---- Data to process

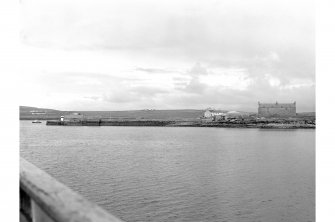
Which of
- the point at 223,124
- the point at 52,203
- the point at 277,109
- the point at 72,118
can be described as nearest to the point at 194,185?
the point at 52,203

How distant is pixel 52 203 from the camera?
2.59 feet

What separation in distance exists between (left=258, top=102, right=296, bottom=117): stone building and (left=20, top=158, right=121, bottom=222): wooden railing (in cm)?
8470

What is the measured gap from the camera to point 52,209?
30.5 inches

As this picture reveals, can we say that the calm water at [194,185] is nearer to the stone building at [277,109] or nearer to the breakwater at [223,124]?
the breakwater at [223,124]

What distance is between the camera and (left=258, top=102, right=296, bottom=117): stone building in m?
82.3

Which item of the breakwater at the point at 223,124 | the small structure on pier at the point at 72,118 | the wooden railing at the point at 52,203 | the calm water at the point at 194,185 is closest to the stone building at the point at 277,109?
the breakwater at the point at 223,124

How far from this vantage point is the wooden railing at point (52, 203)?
2.35 feet

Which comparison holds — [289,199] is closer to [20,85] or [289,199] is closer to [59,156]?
[20,85]

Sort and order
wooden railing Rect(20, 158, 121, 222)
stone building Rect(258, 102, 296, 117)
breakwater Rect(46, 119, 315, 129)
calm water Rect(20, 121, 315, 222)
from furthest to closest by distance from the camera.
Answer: stone building Rect(258, 102, 296, 117), breakwater Rect(46, 119, 315, 129), calm water Rect(20, 121, 315, 222), wooden railing Rect(20, 158, 121, 222)

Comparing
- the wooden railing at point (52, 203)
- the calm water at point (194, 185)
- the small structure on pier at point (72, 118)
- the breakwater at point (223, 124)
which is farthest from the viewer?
the small structure on pier at point (72, 118)

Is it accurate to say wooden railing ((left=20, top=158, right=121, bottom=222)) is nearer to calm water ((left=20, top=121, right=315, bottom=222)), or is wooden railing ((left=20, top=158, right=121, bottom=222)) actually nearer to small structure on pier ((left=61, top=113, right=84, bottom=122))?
calm water ((left=20, top=121, right=315, bottom=222))

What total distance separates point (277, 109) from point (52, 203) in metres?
85.7

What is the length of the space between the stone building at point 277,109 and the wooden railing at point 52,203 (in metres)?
84.7

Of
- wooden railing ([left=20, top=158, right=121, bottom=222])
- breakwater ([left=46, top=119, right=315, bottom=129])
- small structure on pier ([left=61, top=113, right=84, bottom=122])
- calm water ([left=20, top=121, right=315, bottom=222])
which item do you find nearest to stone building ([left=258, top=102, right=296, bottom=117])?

--------

Rewrite all the records above, replacing "camera" with "observer" everywhere and leaving everything else unchanged. Leave the pictures out.

▶ _Problem solution_:
Which of
- the point at 223,124
- the point at 52,203
- the point at 277,109
- the point at 72,118
can be described as nearest to the point at 194,185?
the point at 52,203

How distant is pixel 52 203 from the observer?
2.59 feet

What separation in distance exists between (left=258, top=102, right=296, bottom=117): stone building and (left=20, top=158, right=121, bottom=222): wooden railing (in cm)?
8470

What is the measured gap from the observer to point 52,209?
30.5 inches

As this picture reveals, can we say that the calm water at [194,185] is nearer to the stone building at [277,109] or nearer to the breakwater at [223,124]?
the breakwater at [223,124]

What distance is between the observer and (left=258, top=102, right=296, bottom=117): stone building in m?
82.3

Which item of the breakwater at the point at 223,124 | the small structure on pier at the point at 72,118 | the wooden railing at the point at 52,203 | the calm water at the point at 194,185 is closest to the stone building at the point at 277,109?
the breakwater at the point at 223,124

How far from this vantage point is the wooden railing at point (52, 203)?
2.35 feet

Which comparison holds — [289,199] is closer to [20,85] or [289,199] is closer to [59,156]?
[20,85]

Sort and order
wooden railing Rect(20, 158, 121, 222)
stone building Rect(258, 102, 296, 117)
breakwater Rect(46, 119, 315, 129)
calm water Rect(20, 121, 315, 222)
from furthest to closest by distance from the observer.
Answer: stone building Rect(258, 102, 296, 117), breakwater Rect(46, 119, 315, 129), calm water Rect(20, 121, 315, 222), wooden railing Rect(20, 158, 121, 222)

Comparing
- the wooden railing at point (52, 203)
- the calm water at point (194, 185)
- the small structure on pier at point (72, 118)
- the breakwater at point (223, 124)
which is farthest from the viewer?
the small structure on pier at point (72, 118)

Is it accurate to say wooden railing ((left=20, top=158, right=121, bottom=222)) is nearer to calm water ((left=20, top=121, right=315, bottom=222)), or is wooden railing ((left=20, top=158, right=121, bottom=222)) actually nearer to small structure on pier ((left=61, top=113, right=84, bottom=122))?
calm water ((left=20, top=121, right=315, bottom=222))

What total distance separates point (277, 109) from point (52, 203) in metres?
85.7

What is the length of the space between the stone building at point 277,109 and the wooden railing at point 52,203 (in metres)?
84.7

Of
- wooden railing ([left=20, top=158, right=121, bottom=222])
- breakwater ([left=46, top=119, right=315, bottom=129])
- small structure on pier ([left=61, top=113, right=84, bottom=122])
- calm water ([left=20, top=121, right=315, bottom=222])
which item do you find nearest to stone building ([left=258, top=102, right=296, bottom=117])?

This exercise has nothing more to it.